Les personnes handicapées censurées du réseau social TikTok ? Malgré les apparences, cela n'a rien d'une « fake news ». Selon une étude publiée par le journal d'investigation The Intercept, l'application mobile de partage de vidéos aux 1,5 milliard de téléchargements aurait explicitement ordonné à ses équipes de modération d'utiliser un algorithme pour rechercher des utilisateurs avec une « forme de corps anormale », « des visages laids » ou « un gros ventre », afin de limiter leur exposition sur la plateforme. Autres directives : supprimer le contenu des personnes « moches, pauvres ou handicapées ». « Si l'apparence de l'utilisateur n'est pas bonne, la vidéo sera beaucoup moins attrayante, ne valant pas la peine d'être recommandée aux nouveaux utilisateurs », souligne le document.
Eviter le cyberharcèlement
Ce n'est pas la première fois que l'application la plus prisée des adolescents se retrouve sous le feu des critiques. Fin 2019, le blog allemand Netzpolitik, spécialisé dans la protection des données, avait fait le même constat. La raison évoquée reste inchangée : « Limiter les commentaires discriminatoires et éviter le cyberharcèlement ». Sous la pression, l'entreprise chinoise avait fini par assumer sa politique de modération douteuse notamment à l'encontre des personnes en situation de handicap, considérées comme « susceptibles d'être harcelées en raison de leur état physique ou mental ». Selon le media allemand, TikTokaurait mis en place une catégorie « Risque 4 » permettant de ne pas diffuser certaines vidéos en dehors de leur pays émetteur. Le hic ? Les modérateurs n'auraient que trente secondes pour décider du sort de la vidéo : « cible potentielle de harcèlement ou non ? ». Quant aux utilisateurs perçus comme particulièrement vulnérables, ils étaient tout bonnement masqués du fil d'actualité principal, les empêchant de dépasser les 10 000 vues et les condamnant ainsi à ne jamais connaître un succès viral.

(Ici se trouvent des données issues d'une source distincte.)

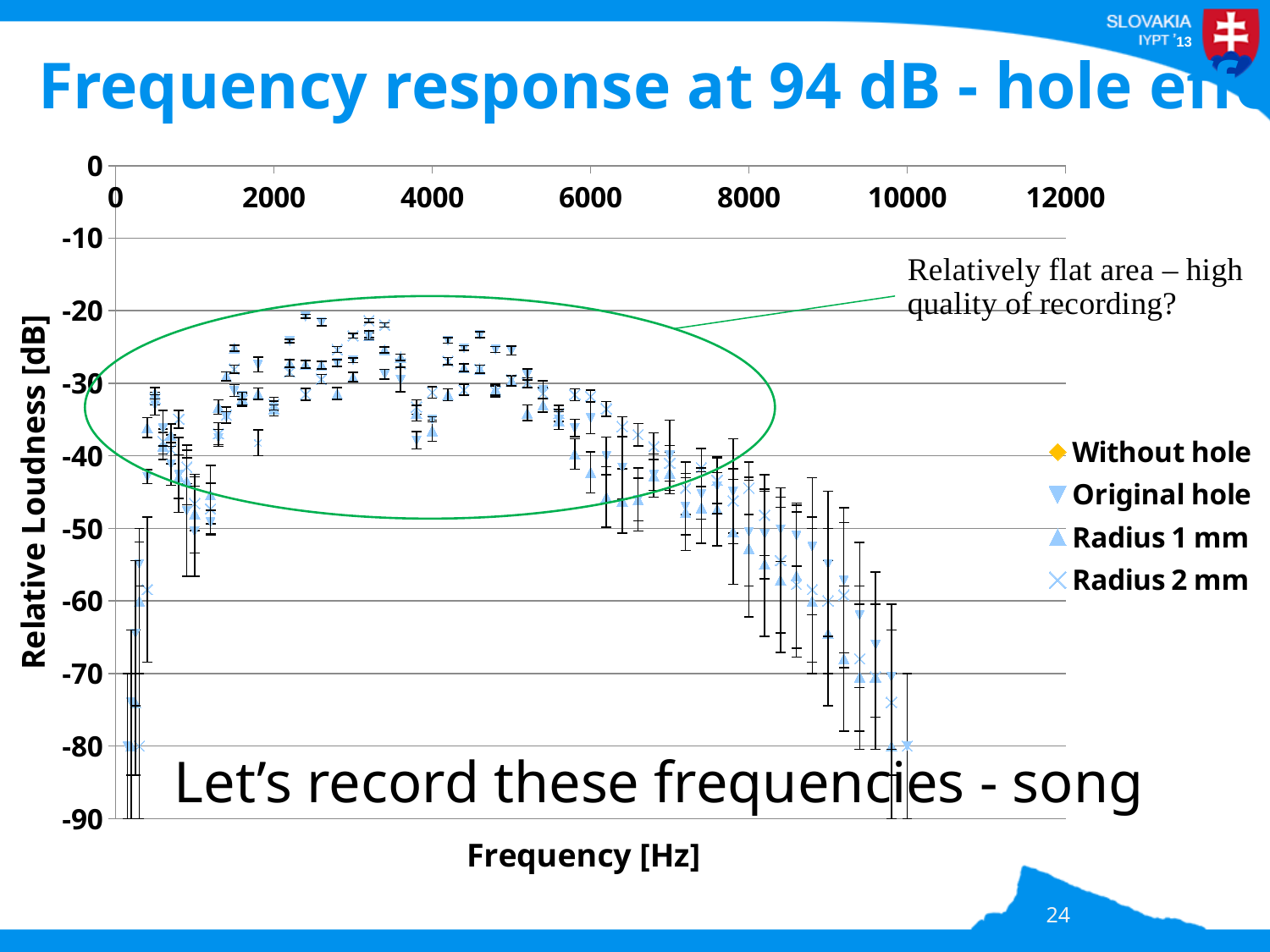
Do the plotted loudness values rise or fall as frequency increases from 6000 Hz to 10000 Hz? fall What is the highest tick value shown on the horizontal axis? 12000 How many series does the legend list? 4 What is the label of the vertical axis? Relative Loudness [dB] What kind of chart is shown on the slide? scatter chart What is the label of the horizontal axis? Frequency [Hz] Are the plotted values near 10000 Hz greater or less than -60 dB? less What does the annotation next to the green ellipse say? Relatively flat area – high quality of recording? What are the four series named in the legend? Without hole, Original hole, Radius 1 mm, Radius 2 mm Which frequency region has the higher plotted loudness values: around 2500 Hz or around 9000 Hz? around 2500 Hz Are the plotted values between 2000 Hz and 3000 Hz greater or less than -40 dB? greater What is the lowest value shown on the vertical axis? -90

Les rondeurs, un handicap ?
Selon les porte-parole de TikTok, « cette approche n'a jamais été une solution à long terme mais plutôt un moyen de gérer une tendance polémique ». « Même si notre intention était bonne, nous avons réalisé que ce n'était pas la bonne méthode », ont-ils finalement admis. Une décision arbitraire qui sanctionne les potentielles victimes et non leurs « bourreaux »... Récemment, c'est la chanteuse américaine, tout en rondeurs, Lizzo qui avait alerté sur la « grossophobie » de l'application, après la disparition d'une de ses vidéos en maillot de bain. Selon TikTok, il s'agit d'un simple quiproquo. Les responsables de la modération auraient, dans un premier temps, estimé que ses vidéos étaient trop osées, pensant qu'elle s'y montrait en sous-vêtements, avant de se raviser et de les republier après le coup de gueule de la chanteuse.
Dalila, une influenceuse à roulettes
A 22 ans, Dalila fait fi des discriminations et envoie valser les « trolls ». Atteinte de la maladie de Charcot, une pathologie neurodégénérative qui la cloue sur un fauteuil roulant, cette influenceuse démonte les clichés qui planent sur le handicap, via des vidéos drôles et dynamiques sur TikTok. En tête de liste : « L'idée reçue selon laquelle toutes les personnes en situation de handicap le vivent forcément mal », confie-t-elle au media Brut. « On peut vivre son handicap de manière très joyeuse, sans se victimiser », assure la jeune femme. Le principe de cette application est notamment de faire du playback sur des discours, des dialogues de film, des chansons tout en l'adaptant à sa situation personnelle... Dalibri, de son pseudo, adresse un message à tous les « validistes » et dénonce ceux qui ne « l'acceptent pas comme (elle) est », qui lui demandent « Pourquoi tu ris de ton handicap ? », la considèrent « inférieure ». Résultat : un « feed » positif et percutant 100 % authentique et 0 % misérabiliste, qui séduit ses (seulement ?) 21 000 abonnés.